Jarmo Kekäläinen (born July 3, 1966) is a Finnish professional ice hockey executive and former player who briefly played in the National Hockey League (NHL) with the Boston Bruins and Ottawa Senators. Kekäläinen serves as the general manager of the Columbus Blue Jackets.

Playing career
Kekäläinen began his hockey career in his native Finland, playing for four years in Finland with a number of teams as well as for Finland in the 1986 World Junior Ice Hockey Championship. Kekäläinen then played for the Clarkson Golden Knights for three years, establishing himself and gaining interest from professional teams. In his second year with the Knights, he scored 44 points in 31 games and was named to the ECAC Hockey League first all star team. In his third year with the Knights, he scored 18 points in eight games before signing with the Boston Bruins. Kekäläinen played parts of two seasons with the Bruins before returning to Finland, where he played for another two years. For the 1993-1994 season, Kekäläinen went back to North America, where he signed with the Ottawa Senators. He played briefly with the Senators that season, playing in 28 games. The following season, Kekäläinen played in Sweden before retiring in 1995 because of knee problems which were caused by injuries.
- - - - -
GIVEN INSTRUCTION 1
Count the lines of the records below that contain the string "inches". Give only the number.

Records of scene-based questions
- - - - -
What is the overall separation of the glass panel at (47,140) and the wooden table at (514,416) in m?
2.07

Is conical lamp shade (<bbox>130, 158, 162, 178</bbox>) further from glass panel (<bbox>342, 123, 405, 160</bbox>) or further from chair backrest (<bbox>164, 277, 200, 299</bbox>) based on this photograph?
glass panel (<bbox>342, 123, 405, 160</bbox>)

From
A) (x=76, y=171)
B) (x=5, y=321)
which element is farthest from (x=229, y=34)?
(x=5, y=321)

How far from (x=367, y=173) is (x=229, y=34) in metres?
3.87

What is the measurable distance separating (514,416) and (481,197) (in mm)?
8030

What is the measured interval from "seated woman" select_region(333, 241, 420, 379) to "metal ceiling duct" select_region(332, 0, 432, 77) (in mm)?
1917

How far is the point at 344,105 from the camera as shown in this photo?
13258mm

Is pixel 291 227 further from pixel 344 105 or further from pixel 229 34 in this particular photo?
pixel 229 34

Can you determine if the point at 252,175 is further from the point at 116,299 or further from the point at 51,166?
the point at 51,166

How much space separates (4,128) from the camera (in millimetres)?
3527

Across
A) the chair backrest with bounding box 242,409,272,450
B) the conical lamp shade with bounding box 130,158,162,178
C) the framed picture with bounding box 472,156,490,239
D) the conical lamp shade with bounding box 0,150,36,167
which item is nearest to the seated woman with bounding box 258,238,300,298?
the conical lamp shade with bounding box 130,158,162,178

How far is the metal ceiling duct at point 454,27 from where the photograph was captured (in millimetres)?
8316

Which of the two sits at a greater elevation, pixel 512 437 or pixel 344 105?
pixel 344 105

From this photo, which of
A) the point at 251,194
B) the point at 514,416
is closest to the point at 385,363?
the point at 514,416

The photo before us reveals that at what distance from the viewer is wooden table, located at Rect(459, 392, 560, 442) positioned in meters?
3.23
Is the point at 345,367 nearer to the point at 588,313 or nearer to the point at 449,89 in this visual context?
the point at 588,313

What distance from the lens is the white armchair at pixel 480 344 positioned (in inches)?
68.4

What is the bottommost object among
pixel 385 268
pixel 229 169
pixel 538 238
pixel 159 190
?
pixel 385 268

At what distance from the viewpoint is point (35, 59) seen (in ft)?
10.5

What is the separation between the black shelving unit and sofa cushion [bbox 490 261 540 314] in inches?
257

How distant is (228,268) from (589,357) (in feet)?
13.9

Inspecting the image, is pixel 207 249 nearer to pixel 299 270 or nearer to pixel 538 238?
- - - - -
GIVEN INSTRUCTION 2
Decide whether each statement agrees with the passage on Jarmo Kekäläinen. Answer yes or no for each, and quote the words of the passage that decide it.
(a) Kekäläinen played in 28 games for the Ottawa Senators.
(b) Kekäläinen retired in 1995 because of back problems.
(c) In his second year with the Clarkson Golden Knights, Kekäläinen scored 44 points in 31 games.

TASK SOLUTION 1
2

TASK SOLUTION 2
(a) Yes: "He played briefly with the Senators that season, playing in 28 games."
(b) No: "retiring in 1995 because of knee problems which were caused by injuries."
(c) Yes: "In his second year with the Knights, he scored 44 points in 31 games"